_Rows of spatial question data_:
╭──

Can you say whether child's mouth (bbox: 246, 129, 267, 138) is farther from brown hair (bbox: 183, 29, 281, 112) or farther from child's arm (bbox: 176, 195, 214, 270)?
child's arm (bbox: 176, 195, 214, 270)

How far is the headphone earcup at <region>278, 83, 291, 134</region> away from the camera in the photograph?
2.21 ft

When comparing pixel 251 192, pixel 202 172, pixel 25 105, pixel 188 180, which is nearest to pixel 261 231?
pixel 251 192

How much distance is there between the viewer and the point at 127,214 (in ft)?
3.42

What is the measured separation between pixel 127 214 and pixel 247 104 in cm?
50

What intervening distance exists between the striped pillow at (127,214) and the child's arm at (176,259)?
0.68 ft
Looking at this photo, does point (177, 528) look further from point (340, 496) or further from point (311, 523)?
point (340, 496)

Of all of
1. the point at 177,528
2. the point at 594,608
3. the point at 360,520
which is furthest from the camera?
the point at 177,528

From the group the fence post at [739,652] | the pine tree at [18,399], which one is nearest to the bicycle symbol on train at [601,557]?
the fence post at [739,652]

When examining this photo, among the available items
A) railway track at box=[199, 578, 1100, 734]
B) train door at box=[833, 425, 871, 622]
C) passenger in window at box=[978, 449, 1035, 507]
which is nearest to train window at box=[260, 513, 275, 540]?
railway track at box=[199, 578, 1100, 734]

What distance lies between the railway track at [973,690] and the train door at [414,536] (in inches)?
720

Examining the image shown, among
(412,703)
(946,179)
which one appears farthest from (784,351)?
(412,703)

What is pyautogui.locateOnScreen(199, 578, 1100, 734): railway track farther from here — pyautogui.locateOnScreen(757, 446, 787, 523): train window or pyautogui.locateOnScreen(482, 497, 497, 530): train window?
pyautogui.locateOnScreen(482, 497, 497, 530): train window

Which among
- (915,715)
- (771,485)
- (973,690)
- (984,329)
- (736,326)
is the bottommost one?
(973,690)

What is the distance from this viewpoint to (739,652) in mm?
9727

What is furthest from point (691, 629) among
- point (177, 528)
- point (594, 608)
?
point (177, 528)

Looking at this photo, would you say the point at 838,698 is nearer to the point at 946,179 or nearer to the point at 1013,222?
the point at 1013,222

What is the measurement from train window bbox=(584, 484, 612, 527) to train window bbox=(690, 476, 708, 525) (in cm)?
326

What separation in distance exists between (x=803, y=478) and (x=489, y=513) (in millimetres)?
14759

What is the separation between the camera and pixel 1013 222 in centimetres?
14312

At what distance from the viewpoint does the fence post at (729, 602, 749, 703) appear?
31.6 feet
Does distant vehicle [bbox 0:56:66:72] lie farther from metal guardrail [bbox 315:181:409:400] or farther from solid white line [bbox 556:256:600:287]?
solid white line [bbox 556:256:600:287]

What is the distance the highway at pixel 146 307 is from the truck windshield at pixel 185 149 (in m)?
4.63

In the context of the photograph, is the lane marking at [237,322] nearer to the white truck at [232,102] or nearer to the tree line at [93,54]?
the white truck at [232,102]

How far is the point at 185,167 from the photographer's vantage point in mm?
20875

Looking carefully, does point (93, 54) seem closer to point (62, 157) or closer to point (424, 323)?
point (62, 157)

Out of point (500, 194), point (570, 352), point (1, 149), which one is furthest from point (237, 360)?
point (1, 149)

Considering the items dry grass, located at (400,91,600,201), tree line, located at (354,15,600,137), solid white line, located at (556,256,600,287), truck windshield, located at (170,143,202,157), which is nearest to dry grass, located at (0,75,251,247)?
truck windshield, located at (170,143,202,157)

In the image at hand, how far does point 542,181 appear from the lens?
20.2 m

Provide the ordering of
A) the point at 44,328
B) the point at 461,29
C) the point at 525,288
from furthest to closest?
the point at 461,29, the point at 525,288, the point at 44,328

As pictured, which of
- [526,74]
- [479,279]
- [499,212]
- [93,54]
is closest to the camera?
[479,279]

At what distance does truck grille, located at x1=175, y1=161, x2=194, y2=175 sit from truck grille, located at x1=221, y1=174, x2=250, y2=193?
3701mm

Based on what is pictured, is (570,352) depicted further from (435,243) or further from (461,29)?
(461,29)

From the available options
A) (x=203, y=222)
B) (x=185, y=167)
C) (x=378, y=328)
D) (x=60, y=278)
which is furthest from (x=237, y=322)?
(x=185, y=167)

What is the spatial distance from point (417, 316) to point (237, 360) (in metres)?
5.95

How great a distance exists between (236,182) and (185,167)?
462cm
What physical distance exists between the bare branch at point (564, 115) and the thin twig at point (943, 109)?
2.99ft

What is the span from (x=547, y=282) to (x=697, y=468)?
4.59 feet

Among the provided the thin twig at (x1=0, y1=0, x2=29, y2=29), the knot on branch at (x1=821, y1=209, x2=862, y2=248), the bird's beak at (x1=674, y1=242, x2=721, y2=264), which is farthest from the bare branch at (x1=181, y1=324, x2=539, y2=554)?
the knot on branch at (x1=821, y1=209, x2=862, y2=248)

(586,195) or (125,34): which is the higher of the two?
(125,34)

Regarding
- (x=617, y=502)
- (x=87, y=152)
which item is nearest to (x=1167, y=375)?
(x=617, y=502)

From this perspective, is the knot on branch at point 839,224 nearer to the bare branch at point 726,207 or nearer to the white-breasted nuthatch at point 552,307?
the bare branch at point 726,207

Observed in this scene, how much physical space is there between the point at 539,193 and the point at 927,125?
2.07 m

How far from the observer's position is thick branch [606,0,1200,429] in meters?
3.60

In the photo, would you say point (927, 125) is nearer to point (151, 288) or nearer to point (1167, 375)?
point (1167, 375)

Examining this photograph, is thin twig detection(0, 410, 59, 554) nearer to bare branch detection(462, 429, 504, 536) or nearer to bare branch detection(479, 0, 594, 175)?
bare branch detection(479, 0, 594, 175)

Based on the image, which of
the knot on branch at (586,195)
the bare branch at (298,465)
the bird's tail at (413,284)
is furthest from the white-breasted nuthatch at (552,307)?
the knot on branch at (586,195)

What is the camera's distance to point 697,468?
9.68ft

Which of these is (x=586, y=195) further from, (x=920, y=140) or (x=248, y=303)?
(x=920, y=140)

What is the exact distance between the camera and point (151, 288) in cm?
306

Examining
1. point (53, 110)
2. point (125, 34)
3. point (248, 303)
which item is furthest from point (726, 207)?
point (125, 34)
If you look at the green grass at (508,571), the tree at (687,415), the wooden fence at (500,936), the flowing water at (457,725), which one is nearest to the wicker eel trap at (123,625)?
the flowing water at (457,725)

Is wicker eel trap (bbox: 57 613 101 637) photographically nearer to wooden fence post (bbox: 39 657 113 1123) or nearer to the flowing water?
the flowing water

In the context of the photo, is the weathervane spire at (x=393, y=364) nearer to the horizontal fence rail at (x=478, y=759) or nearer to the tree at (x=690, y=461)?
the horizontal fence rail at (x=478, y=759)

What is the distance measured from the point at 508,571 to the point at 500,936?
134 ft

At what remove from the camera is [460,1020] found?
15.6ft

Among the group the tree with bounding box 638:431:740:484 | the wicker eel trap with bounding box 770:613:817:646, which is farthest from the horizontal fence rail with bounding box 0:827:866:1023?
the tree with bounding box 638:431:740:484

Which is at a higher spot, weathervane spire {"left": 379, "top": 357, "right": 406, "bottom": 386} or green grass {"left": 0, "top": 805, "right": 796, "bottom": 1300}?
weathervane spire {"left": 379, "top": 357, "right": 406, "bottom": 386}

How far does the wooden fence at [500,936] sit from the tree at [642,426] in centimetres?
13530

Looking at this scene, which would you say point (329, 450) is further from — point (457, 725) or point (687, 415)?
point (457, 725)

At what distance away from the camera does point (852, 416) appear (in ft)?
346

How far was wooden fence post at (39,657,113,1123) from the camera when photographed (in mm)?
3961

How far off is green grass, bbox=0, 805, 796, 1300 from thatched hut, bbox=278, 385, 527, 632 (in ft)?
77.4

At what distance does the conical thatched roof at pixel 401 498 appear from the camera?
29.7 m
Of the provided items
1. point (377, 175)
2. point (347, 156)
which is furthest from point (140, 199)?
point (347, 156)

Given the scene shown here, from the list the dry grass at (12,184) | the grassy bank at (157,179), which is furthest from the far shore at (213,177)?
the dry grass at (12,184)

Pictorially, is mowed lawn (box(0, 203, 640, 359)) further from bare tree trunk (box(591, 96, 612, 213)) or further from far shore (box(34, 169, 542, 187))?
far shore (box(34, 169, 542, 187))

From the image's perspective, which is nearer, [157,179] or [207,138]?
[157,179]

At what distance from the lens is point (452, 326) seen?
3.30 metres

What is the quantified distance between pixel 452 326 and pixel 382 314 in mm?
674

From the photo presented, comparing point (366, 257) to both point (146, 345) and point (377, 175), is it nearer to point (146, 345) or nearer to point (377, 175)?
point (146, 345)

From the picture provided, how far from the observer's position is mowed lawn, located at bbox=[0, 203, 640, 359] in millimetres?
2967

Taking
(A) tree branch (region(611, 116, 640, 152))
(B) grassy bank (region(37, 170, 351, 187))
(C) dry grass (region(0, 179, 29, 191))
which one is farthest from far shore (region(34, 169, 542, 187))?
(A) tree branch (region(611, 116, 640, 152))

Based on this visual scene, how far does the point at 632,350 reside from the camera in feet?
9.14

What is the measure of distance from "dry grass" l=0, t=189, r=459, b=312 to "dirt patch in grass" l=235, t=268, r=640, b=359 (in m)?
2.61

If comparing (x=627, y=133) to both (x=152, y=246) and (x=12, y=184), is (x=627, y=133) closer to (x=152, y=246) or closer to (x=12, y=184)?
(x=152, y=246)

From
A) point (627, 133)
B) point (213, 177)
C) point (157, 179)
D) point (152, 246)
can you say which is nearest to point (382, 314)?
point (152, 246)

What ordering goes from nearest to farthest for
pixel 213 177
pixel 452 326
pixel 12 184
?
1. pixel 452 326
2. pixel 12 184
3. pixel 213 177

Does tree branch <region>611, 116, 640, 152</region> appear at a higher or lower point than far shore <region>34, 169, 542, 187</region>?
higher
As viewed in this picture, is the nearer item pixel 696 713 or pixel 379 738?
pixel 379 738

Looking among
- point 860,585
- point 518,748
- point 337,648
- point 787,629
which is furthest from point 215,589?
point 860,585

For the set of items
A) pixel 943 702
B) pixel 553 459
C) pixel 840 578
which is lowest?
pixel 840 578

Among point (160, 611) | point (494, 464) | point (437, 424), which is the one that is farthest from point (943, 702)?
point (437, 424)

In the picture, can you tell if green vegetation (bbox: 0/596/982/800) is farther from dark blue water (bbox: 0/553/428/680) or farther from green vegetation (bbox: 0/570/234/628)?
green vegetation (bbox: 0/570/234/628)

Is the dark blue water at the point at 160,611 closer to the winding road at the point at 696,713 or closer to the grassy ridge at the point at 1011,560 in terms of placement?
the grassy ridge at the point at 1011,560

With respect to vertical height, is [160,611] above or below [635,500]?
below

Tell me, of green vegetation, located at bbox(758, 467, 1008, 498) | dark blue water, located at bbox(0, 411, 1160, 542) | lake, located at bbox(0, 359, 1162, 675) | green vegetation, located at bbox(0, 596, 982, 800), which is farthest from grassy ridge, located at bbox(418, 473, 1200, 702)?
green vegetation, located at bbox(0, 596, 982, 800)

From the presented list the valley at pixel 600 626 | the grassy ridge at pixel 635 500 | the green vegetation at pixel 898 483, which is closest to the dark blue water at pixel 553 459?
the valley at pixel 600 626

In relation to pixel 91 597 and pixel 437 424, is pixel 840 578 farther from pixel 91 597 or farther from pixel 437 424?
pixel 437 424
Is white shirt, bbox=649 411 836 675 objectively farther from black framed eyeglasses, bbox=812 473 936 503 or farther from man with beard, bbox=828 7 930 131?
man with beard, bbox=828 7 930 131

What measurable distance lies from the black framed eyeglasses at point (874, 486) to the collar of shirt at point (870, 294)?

╰──

_EXERCISE_:
Beginning with the line that contains "From the presented", repeat every line through the end of the records and nothing more.

_THE SOLUTION_:
From the presented list the valley at pixel 600 626 | the grassy ridge at pixel 635 500 | the green vegetation at pixel 898 483, which is closest to the dark blue water at pixel 553 459?
the valley at pixel 600 626

In relation to pixel 91 597 and pixel 437 424, is pixel 840 578 farther from pixel 91 597 or farther from pixel 437 424?
pixel 437 424
Is white shirt, bbox=649 411 836 675 objectively farther from black framed eyeglasses, bbox=812 473 936 503 or farther from man with beard, bbox=828 7 930 131?
man with beard, bbox=828 7 930 131

What measurable distance lies from the black framed eyeglasses at point (874, 486) to the collar of shirt at point (870, 294)?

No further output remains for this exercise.